** SHORT TASK **
Copy the items below word for word, leaving out the pictures.
# MATERIAL PROVIDED start
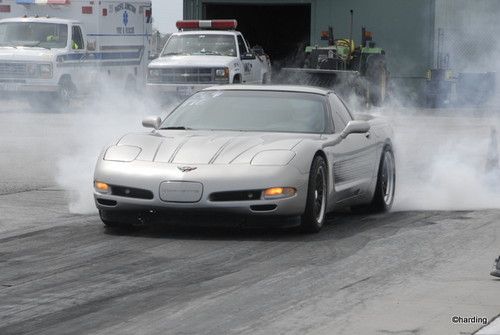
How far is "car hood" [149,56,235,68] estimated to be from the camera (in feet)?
97.9

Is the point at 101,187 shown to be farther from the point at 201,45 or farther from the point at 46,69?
the point at 46,69

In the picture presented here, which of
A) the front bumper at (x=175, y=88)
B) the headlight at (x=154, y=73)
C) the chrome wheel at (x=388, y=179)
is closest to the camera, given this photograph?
the chrome wheel at (x=388, y=179)

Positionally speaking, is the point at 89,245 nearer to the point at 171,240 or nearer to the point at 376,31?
the point at 171,240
# MATERIAL PROVIDED end
** RESPONSE BELOW **
How far is "car hood" [149,56,235,68] estimated to be from the camera (in feet)?
97.9

Is the point at 101,187 shown to be farther from the point at 201,45 or farther from the point at 46,69?
the point at 46,69

In the picture presented here, which of
A) the front bumper at (x=175, y=88)
B) the headlight at (x=154, y=73)
C) the chrome wheel at (x=388, y=179)
is closest to the camera, given this photograph?
the chrome wheel at (x=388, y=179)

Positionally speaking, is the point at 89,245 nearer to the point at 171,240 or nearer to the point at 376,31?
the point at 171,240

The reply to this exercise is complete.